3月19日に開かれた東ティモールの大統領選挙には史上最多の4名の女性候補を含む16名が立候補した。しかし、過半数獲得者が出ず、東ティモール民主共和国憲法第76条に基づき、31日後の4月19日に上位2名による決選投票が行われた。

その結果、独立の英雄であるシャナナ・グスマンが党首のCNRT(東ティモール再建国民評議会)が推すノーベル平和賞受賞者で元大統領であったジョゼ・ラモス・ホルタが有権者総数の約62%を獲得して再登板となった。また、奇しくも2022年は東ティモールにとって独立(主権)回復から20周年であり、記念式典で就任式を迎える。

東ティモール独立(主権)回復までの前史

旧植民地宗主国ポルトガルでの独裁政権崩壊を受けて、1975年11月28日に東ティモールは独立宣言を行った。この日が東ティモール人にとっての独立記念日であり、2002年5月20日の国際社会がいう「21世紀最初の独立国」というフレーズは現地では「独立(主権)を回復した日」となる。

東ティモールにとって、独立宣言後の世界は12月7日のインドネシアのスハルト政権からの全面侵攻の開始であり、殺戮と支配に対するゲリラ戦による民族解放闘争の幕開けであった。1991年11月のサンタクルスの虐殺を経て、1999年8月30日の事実上の独立を問う直接投票を迎えるまでに東ティモールでは、戦闘や強権支配の中で約20万人に及ぶ犠牲者が出たと言われる。

インドネシアからの軍事侵攻当初は、国連総会や国連安全保障理事会では軍事侵攻への憂慮や即時撤退の決議が採択されていたが、1980年代前半には人権侵害状況への決議へと変わっていく。
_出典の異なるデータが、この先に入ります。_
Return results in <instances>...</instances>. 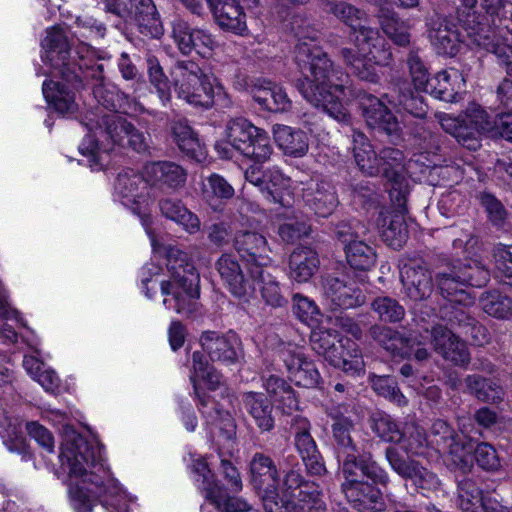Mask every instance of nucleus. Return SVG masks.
Wrapping results in <instances>:
<instances>
[{
  "instance_id": "1",
  "label": "nucleus",
  "mask_w": 512,
  "mask_h": 512,
  "mask_svg": "<svg viewBox=\"0 0 512 512\" xmlns=\"http://www.w3.org/2000/svg\"><path fill=\"white\" fill-rule=\"evenodd\" d=\"M282 480L280 468L275 461L262 452L255 453L249 463L250 482L260 496L266 512H282L281 490L289 501L307 506L308 512H325L319 486L305 479L296 455H283Z\"/></svg>"
},
{
  "instance_id": "2",
  "label": "nucleus",
  "mask_w": 512,
  "mask_h": 512,
  "mask_svg": "<svg viewBox=\"0 0 512 512\" xmlns=\"http://www.w3.org/2000/svg\"><path fill=\"white\" fill-rule=\"evenodd\" d=\"M60 459L62 465H68L70 478L78 479L75 482L80 501L78 512L92 511L89 495L99 498L104 506L121 507L124 496L116 481L108 476L88 472V468L94 466L96 458L93 448L85 438L77 436L62 445Z\"/></svg>"
},
{
  "instance_id": "3",
  "label": "nucleus",
  "mask_w": 512,
  "mask_h": 512,
  "mask_svg": "<svg viewBox=\"0 0 512 512\" xmlns=\"http://www.w3.org/2000/svg\"><path fill=\"white\" fill-rule=\"evenodd\" d=\"M351 33L354 34L355 48L343 47L339 50V56L352 76L377 84L380 81L377 66H387L392 60L389 44L376 28L365 24Z\"/></svg>"
},
{
  "instance_id": "4",
  "label": "nucleus",
  "mask_w": 512,
  "mask_h": 512,
  "mask_svg": "<svg viewBox=\"0 0 512 512\" xmlns=\"http://www.w3.org/2000/svg\"><path fill=\"white\" fill-rule=\"evenodd\" d=\"M166 256L170 279L160 282L161 293L173 297L177 313L190 314L200 296L199 273L187 253L178 247H167Z\"/></svg>"
},
{
  "instance_id": "5",
  "label": "nucleus",
  "mask_w": 512,
  "mask_h": 512,
  "mask_svg": "<svg viewBox=\"0 0 512 512\" xmlns=\"http://www.w3.org/2000/svg\"><path fill=\"white\" fill-rule=\"evenodd\" d=\"M488 280V270L476 261L449 262L435 275L437 291L448 301L447 304L473 303L467 287H481Z\"/></svg>"
},
{
  "instance_id": "6",
  "label": "nucleus",
  "mask_w": 512,
  "mask_h": 512,
  "mask_svg": "<svg viewBox=\"0 0 512 512\" xmlns=\"http://www.w3.org/2000/svg\"><path fill=\"white\" fill-rule=\"evenodd\" d=\"M93 95L97 102L108 112L97 109V112L86 116V126L95 134H88L83 143L79 146V152L87 158V163L91 168L102 167L100 148L96 136L100 135V126L96 120H100L105 114L127 113L130 107L129 96L115 89H108L103 85H93Z\"/></svg>"
},
{
  "instance_id": "7",
  "label": "nucleus",
  "mask_w": 512,
  "mask_h": 512,
  "mask_svg": "<svg viewBox=\"0 0 512 512\" xmlns=\"http://www.w3.org/2000/svg\"><path fill=\"white\" fill-rule=\"evenodd\" d=\"M172 79L178 97L193 106L210 108L215 103V96L221 94V89L215 92L209 77L191 60L177 61Z\"/></svg>"
},
{
  "instance_id": "8",
  "label": "nucleus",
  "mask_w": 512,
  "mask_h": 512,
  "mask_svg": "<svg viewBox=\"0 0 512 512\" xmlns=\"http://www.w3.org/2000/svg\"><path fill=\"white\" fill-rule=\"evenodd\" d=\"M343 77L347 79L348 75L332 67V73H329L323 81L314 77H302L297 80L296 86L303 97L313 106L322 108L324 112L339 122H349L348 110L328 89V87H334L335 90L343 93L345 90Z\"/></svg>"
},
{
  "instance_id": "9",
  "label": "nucleus",
  "mask_w": 512,
  "mask_h": 512,
  "mask_svg": "<svg viewBox=\"0 0 512 512\" xmlns=\"http://www.w3.org/2000/svg\"><path fill=\"white\" fill-rule=\"evenodd\" d=\"M297 44L295 46V62L302 77L323 79L332 73L333 63L327 53L317 44L320 32L309 23L293 27Z\"/></svg>"
},
{
  "instance_id": "10",
  "label": "nucleus",
  "mask_w": 512,
  "mask_h": 512,
  "mask_svg": "<svg viewBox=\"0 0 512 512\" xmlns=\"http://www.w3.org/2000/svg\"><path fill=\"white\" fill-rule=\"evenodd\" d=\"M45 48V60L51 67V75L59 77L74 88H80V76L82 75V61L77 56H71L70 45L67 36L61 28L53 27L47 32L43 40Z\"/></svg>"
},
{
  "instance_id": "11",
  "label": "nucleus",
  "mask_w": 512,
  "mask_h": 512,
  "mask_svg": "<svg viewBox=\"0 0 512 512\" xmlns=\"http://www.w3.org/2000/svg\"><path fill=\"white\" fill-rule=\"evenodd\" d=\"M228 142L242 155L257 163H264L273 153L267 132L245 118H234L226 126Z\"/></svg>"
},
{
  "instance_id": "12",
  "label": "nucleus",
  "mask_w": 512,
  "mask_h": 512,
  "mask_svg": "<svg viewBox=\"0 0 512 512\" xmlns=\"http://www.w3.org/2000/svg\"><path fill=\"white\" fill-rule=\"evenodd\" d=\"M368 228L358 220L341 221L334 229L335 237L344 244L347 263L360 271L370 270L376 263V252L364 241Z\"/></svg>"
},
{
  "instance_id": "13",
  "label": "nucleus",
  "mask_w": 512,
  "mask_h": 512,
  "mask_svg": "<svg viewBox=\"0 0 512 512\" xmlns=\"http://www.w3.org/2000/svg\"><path fill=\"white\" fill-rule=\"evenodd\" d=\"M100 126V135L110 139L113 144L129 147L139 154H150L151 136L137 129L119 114H105L96 120Z\"/></svg>"
},
{
  "instance_id": "14",
  "label": "nucleus",
  "mask_w": 512,
  "mask_h": 512,
  "mask_svg": "<svg viewBox=\"0 0 512 512\" xmlns=\"http://www.w3.org/2000/svg\"><path fill=\"white\" fill-rule=\"evenodd\" d=\"M322 293L331 310L356 308L365 303L358 283L345 274H327L321 278Z\"/></svg>"
},
{
  "instance_id": "15",
  "label": "nucleus",
  "mask_w": 512,
  "mask_h": 512,
  "mask_svg": "<svg viewBox=\"0 0 512 512\" xmlns=\"http://www.w3.org/2000/svg\"><path fill=\"white\" fill-rule=\"evenodd\" d=\"M378 160L380 174L392 185L389 192L391 200L398 208L403 209L407 196V167L404 153L395 147H384L378 153Z\"/></svg>"
},
{
  "instance_id": "16",
  "label": "nucleus",
  "mask_w": 512,
  "mask_h": 512,
  "mask_svg": "<svg viewBox=\"0 0 512 512\" xmlns=\"http://www.w3.org/2000/svg\"><path fill=\"white\" fill-rule=\"evenodd\" d=\"M385 458L396 474L404 480L412 481L417 489L429 493L440 488L441 482L434 472L416 460L405 458L396 447H387Z\"/></svg>"
},
{
  "instance_id": "17",
  "label": "nucleus",
  "mask_w": 512,
  "mask_h": 512,
  "mask_svg": "<svg viewBox=\"0 0 512 512\" xmlns=\"http://www.w3.org/2000/svg\"><path fill=\"white\" fill-rule=\"evenodd\" d=\"M359 97L362 116L367 125L378 133L385 134L394 143L400 141L402 129L397 117L389 108L372 94L362 92Z\"/></svg>"
},
{
  "instance_id": "18",
  "label": "nucleus",
  "mask_w": 512,
  "mask_h": 512,
  "mask_svg": "<svg viewBox=\"0 0 512 512\" xmlns=\"http://www.w3.org/2000/svg\"><path fill=\"white\" fill-rule=\"evenodd\" d=\"M311 427V423L306 417L296 415L291 419L294 447L308 473L319 476L326 472V468L316 441L311 435Z\"/></svg>"
},
{
  "instance_id": "19",
  "label": "nucleus",
  "mask_w": 512,
  "mask_h": 512,
  "mask_svg": "<svg viewBox=\"0 0 512 512\" xmlns=\"http://www.w3.org/2000/svg\"><path fill=\"white\" fill-rule=\"evenodd\" d=\"M432 442L439 450L447 452L453 457L457 466L465 467L471 458L473 445L463 435L458 434L446 421L437 419L430 429Z\"/></svg>"
},
{
  "instance_id": "20",
  "label": "nucleus",
  "mask_w": 512,
  "mask_h": 512,
  "mask_svg": "<svg viewBox=\"0 0 512 512\" xmlns=\"http://www.w3.org/2000/svg\"><path fill=\"white\" fill-rule=\"evenodd\" d=\"M342 471L345 483H356L371 480L374 484L386 485L389 482L387 473L373 460L368 451L356 448V452H350L342 457Z\"/></svg>"
},
{
  "instance_id": "21",
  "label": "nucleus",
  "mask_w": 512,
  "mask_h": 512,
  "mask_svg": "<svg viewBox=\"0 0 512 512\" xmlns=\"http://www.w3.org/2000/svg\"><path fill=\"white\" fill-rule=\"evenodd\" d=\"M428 35L436 52L440 55L455 56L466 43L464 31L448 17L437 15L428 22Z\"/></svg>"
},
{
  "instance_id": "22",
  "label": "nucleus",
  "mask_w": 512,
  "mask_h": 512,
  "mask_svg": "<svg viewBox=\"0 0 512 512\" xmlns=\"http://www.w3.org/2000/svg\"><path fill=\"white\" fill-rule=\"evenodd\" d=\"M400 277L406 295L414 301L431 296L435 282L428 264L421 260H409L401 268Z\"/></svg>"
},
{
  "instance_id": "23",
  "label": "nucleus",
  "mask_w": 512,
  "mask_h": 512,
  "mask_svg": "<svg viewBox=\"0 0 512 512\" xmlns=\"http://www.w3.org/2000/svg\"><path fill=\"white\" fill-rule=\"evenodd\" d=\"M431 344L436 353L456 366L467 367L471 357L466 342L442 324L434 325L430 331Z\"/></svg>"
},
{
  "instance_id": "24",
  "label": "nucleus",
  "mask_w": 512,
  "mask_h": 512,
  "mask_svg": "<svg viewBox=\"0 0 512 512\" xmlns=\"http://www.w3.org/2000/svg\"><path fill=\"white\" fill-rule=\"evenodd\" d=\"M280 358L285 364L289 378L295 385L304 388H320L322 378L311 360L296 348L282 349Z\"/></svg>"
},
{
  "instance_id": "25",
  "label": "nucleus",
  "mask_w": 512,
  "mask_h": 512,
  "mask_svg": "<svg viewBox=\"0 0 512 512\" xmlns=\"http://www.w3.org/2000/svg\"><path fill=\"white\" fill-rule=\"evenodd\" d=\"M173 39L184 55L196 51L199 55L208 56L218 46L214 37L203 29H194L183 21L177 20L173 23Z\"/></svg>"
},
{
  "instance_id": "26",
  "label": "nucleus",
  "mask_w": 512,
  "mask_h": 512,
  "mask_svg": "<svg viewBox=\"0 0 512 512\" xmlns=\"http://www.w3.org/2000/svg\"><path fill=\"white\" fill-rule=\"evenodd\" d=\"M233 246L240 257L249 263L248 273L255 266H268L271 249L264 235L255 231H238L233 237Z\"/></svg>"
},
{
  "instance_id": "27",
  "label": "nucleus",
  "mask_w": 512,
  "mask_h": 512,
  "mask_svg": "<svg viewBox=\"0 0 512 512\" xmlns=\"http://www.w3.org/2000/svg\"><path fill=\"white\" fill-rule=\"evenodd\" d=\"M384 97L395 106L399 112H406L416 118H424L428 111V105L424 98L415 90L411 83L404 78H397L392 82L390 92Z\"/></svg>"
},
{
  "instance_id": "28",
  "label": "nucleus",
  "mask_w": 512,
  "mask_h": 512,
  "mask_svg": "<svg viewBox=\"0 0 512 512\" xmlns=\"http://www.w3.org/2000/svg\"><path fill=\"white\" fill-rule=\"evenodd\" d=\"M203 350L212 361L234 364L240 354V343L233 333L221 334L216 331H204L200 336Z\"/></svg>"
},
{
  "instance_id": "29",
  "label": "nucleus",
  "mask_w": 512,
  "mask_h": 512,
  "mask_svg": "<svg viewBox=\"0 0 512 512\" xmlns=\"http://www.w3.org/2000/svg\"><path fill=\"white\" fill-rule=\"evenodd\" d=\"M241 405L260 433L271 432L274 429V405L264 393L254 391L243 393Z\"/></svg>"
},
{
  "instance_id": "30",
  "label": "nucleus",
  "mask_w": 512,
  "mask_h": 512,
  "mask_svg": "<svg viewBox=\"0 0 512 512\" xmlns=\"http://www.w3.org/2000/svg\"><path fill=\"white\" fill-rule=\"evenodd\" d=\"M221 280L236 297H243L254 291L250 275L247 277L237 259L231 254H222L215 263Z\"/></svg>"
},
{
  "instance_id": "31",
  "label": "nucleus",
  "mask_w": 512,
  "mask_h": 512,
  "mask_svg": "<svg viewBox=\"0 0 512 512\" xmlns=\"http://www.w3.org/2000/svg\"><path fill=\"white\" fill-rule=\"evenodd\" d=\"M145 178L152 186L176 191L185 185L187 173L174 162L158 161L145 165Z\"/></svg>"
},
{
  "instance_id": "32",
  "label": "nucleus",
  "mask_w": 512,
  "mask_h": 512,
  "mask_svg": "<svg viewBox=\"0 0 512 512\" xmlns=\"http://www.w3.org/2000/svg\"><path fill=\"white\" fill-rule=\"evenodd\" d=\"M458 505L462 512H509L499 501L491 496H484L475 482L464 479L458 485Z\"/></svg>"
},
{
  "instance_id": "33",
  "label": "nucleus",
  "mask_w": 512,
  "mask_h": 512,
  "mask_svg": "<svg viewBox=\"0 0 512 512\" xmlns=\"http://www.w3.org/2000/svg\"><path fill=\"white\" fill-rule=\"evenodd\" d=\"M128 18L133 19L139 32L150 38L158 39L164 34V28L153 0H129Z\"/></svg>"
},
{
  "instance_id": "34",
  "label": "nucleus",
  "mask_w": 512,
  "mask_h": 512,
  "mask_svg": "<svg viewBox=\"0 0 512 512\" xmlns=\"http://www.w3.org/2000/svg\"><path fill=\"white\" fill-rule=\"evenodd\" d=\"M377 19L382 31L396 45L407 47L410 44L411 34L408 26L400 19L389 0H377Z\"/></svg>"
},
{
  "instance_id": "35",
  "label": "nucleus",
  "mask_w": 512,
  "mask_h": 512,
  "mask_svg": "<svg viewBox=\"0 0 512 512\" xmlns=\"http://www.w3.org/2000/svg\"><path fill=\"white\" fill-rule=\"evenodd\" d=\"M341 489L347 500L358 510L378 512L383 509L384 502L381 491L367 481L343 483Z\"/></svg>"
},
{
  "instance_id": "36",
  "label": "nucleus",
  "mask_w": 512,
  "mask_h": 512,
  "mask_svg": "<svg viewBox=\"0 0 512 512\" xmlns=\"http://www.w3.org/2000/svg\"><path fill=\"white\" fill-rule=\"evenodd\" d=\"M217 24L224 30L242 34L246 29V15L236 0H206Z\"/></svg>"
},
{
  "instance_id": "37",
  "label": "nucleus",
  "mask_w": 512,
  "mask_h": 512,
  "mask_svg": "<svg viewBox=\"0 0 512 512\" xmlns=\"http://www.w3.org/2000/svg\"><path fill=\"white\" fill-rule=\"evenodd\" d=\"M250 93L255 102L270 112H285L292 106L285 90L268 80H258L251 86Z\"/></svg>"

冷戦構造下の国際関係の中で、アメリカはスハルトの軍事侵攻、その後の東ティモール併合を容認した。また、日本を含め西側諸国も沈黙を守り、東南アジア諸国連合(ASEAN)も内政不干渉を掲げて、地域大国インドネシアの東ティモール併合をむしろ地域安定化の問題として受け入れるようになっていった。